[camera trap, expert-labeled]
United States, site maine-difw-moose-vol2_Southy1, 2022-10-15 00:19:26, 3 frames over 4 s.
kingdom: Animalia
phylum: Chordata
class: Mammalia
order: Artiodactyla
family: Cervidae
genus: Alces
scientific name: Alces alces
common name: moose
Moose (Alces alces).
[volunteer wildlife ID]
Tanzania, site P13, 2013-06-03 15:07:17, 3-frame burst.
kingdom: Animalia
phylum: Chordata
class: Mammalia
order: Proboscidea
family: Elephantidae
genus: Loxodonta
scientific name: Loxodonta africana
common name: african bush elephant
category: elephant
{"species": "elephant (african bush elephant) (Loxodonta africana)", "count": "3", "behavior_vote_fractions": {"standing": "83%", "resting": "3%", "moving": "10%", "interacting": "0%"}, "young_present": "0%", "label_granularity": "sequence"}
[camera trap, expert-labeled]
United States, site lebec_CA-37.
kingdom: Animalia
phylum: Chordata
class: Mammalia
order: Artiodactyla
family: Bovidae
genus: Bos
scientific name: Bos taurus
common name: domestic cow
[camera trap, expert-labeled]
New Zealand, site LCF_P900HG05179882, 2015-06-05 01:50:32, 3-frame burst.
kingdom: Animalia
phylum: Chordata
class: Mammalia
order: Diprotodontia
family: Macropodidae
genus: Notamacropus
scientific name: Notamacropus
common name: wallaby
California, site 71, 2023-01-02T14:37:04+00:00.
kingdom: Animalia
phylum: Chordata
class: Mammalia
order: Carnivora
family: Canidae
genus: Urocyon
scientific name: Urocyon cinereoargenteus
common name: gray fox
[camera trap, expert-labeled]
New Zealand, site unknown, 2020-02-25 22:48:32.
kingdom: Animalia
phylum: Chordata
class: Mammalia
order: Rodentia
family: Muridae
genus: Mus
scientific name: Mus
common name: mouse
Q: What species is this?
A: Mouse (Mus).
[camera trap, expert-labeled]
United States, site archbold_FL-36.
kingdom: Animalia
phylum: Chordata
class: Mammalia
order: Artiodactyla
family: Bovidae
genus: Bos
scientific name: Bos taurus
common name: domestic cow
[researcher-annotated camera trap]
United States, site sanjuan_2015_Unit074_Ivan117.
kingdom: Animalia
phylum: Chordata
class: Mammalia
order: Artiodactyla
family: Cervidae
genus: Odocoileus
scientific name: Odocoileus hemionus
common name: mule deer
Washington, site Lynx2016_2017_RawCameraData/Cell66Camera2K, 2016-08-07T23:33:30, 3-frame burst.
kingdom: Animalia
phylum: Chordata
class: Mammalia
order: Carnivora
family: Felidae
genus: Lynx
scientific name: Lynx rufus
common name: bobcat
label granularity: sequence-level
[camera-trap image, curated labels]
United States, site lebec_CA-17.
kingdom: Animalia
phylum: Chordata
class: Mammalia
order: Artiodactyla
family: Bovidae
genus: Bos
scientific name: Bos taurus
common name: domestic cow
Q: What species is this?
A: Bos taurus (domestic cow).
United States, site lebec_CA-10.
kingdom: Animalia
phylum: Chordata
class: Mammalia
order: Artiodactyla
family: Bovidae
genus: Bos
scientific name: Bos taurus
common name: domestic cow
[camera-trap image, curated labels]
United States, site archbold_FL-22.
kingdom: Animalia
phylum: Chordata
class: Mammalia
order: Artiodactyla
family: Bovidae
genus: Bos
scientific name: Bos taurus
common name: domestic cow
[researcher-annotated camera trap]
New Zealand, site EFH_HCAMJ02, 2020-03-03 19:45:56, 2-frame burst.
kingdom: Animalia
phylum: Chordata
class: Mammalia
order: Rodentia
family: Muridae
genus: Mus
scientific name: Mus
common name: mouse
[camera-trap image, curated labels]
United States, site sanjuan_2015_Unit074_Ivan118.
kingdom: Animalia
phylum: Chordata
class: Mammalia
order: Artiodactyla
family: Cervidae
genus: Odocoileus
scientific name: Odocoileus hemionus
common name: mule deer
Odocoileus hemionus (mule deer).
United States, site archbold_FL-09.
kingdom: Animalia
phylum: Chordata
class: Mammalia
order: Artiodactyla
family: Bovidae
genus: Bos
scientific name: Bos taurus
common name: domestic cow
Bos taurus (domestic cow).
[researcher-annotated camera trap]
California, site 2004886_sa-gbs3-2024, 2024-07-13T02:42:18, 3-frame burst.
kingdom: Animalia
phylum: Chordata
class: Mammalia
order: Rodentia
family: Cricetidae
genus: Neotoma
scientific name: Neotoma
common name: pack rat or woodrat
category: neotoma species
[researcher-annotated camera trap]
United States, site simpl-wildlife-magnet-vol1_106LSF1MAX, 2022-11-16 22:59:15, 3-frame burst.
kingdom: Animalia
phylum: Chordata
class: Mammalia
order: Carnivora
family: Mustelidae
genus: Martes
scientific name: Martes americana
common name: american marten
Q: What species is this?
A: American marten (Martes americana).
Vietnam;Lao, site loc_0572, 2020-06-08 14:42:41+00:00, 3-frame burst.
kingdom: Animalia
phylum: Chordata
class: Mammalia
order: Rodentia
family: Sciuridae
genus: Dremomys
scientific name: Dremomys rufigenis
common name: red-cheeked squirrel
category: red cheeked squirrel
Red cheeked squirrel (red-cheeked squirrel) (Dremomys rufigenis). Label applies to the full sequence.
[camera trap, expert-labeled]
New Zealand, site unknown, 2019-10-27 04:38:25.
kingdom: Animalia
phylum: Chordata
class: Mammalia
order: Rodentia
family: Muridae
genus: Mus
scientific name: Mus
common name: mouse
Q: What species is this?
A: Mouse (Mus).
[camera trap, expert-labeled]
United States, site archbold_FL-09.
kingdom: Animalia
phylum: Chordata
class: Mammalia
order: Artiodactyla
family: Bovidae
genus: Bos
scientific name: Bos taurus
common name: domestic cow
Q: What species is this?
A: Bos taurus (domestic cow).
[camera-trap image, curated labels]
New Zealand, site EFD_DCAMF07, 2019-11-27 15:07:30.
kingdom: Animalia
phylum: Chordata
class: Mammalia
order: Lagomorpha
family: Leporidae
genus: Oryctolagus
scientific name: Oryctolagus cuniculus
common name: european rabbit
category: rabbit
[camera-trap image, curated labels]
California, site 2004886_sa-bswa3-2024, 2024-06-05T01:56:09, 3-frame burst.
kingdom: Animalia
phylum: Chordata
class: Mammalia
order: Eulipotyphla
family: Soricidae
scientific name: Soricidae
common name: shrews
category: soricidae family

**Aim of the exercise**
Above are records; say how many of their lines contain the word "Zealand", giving only the number.

**Expected answer**
5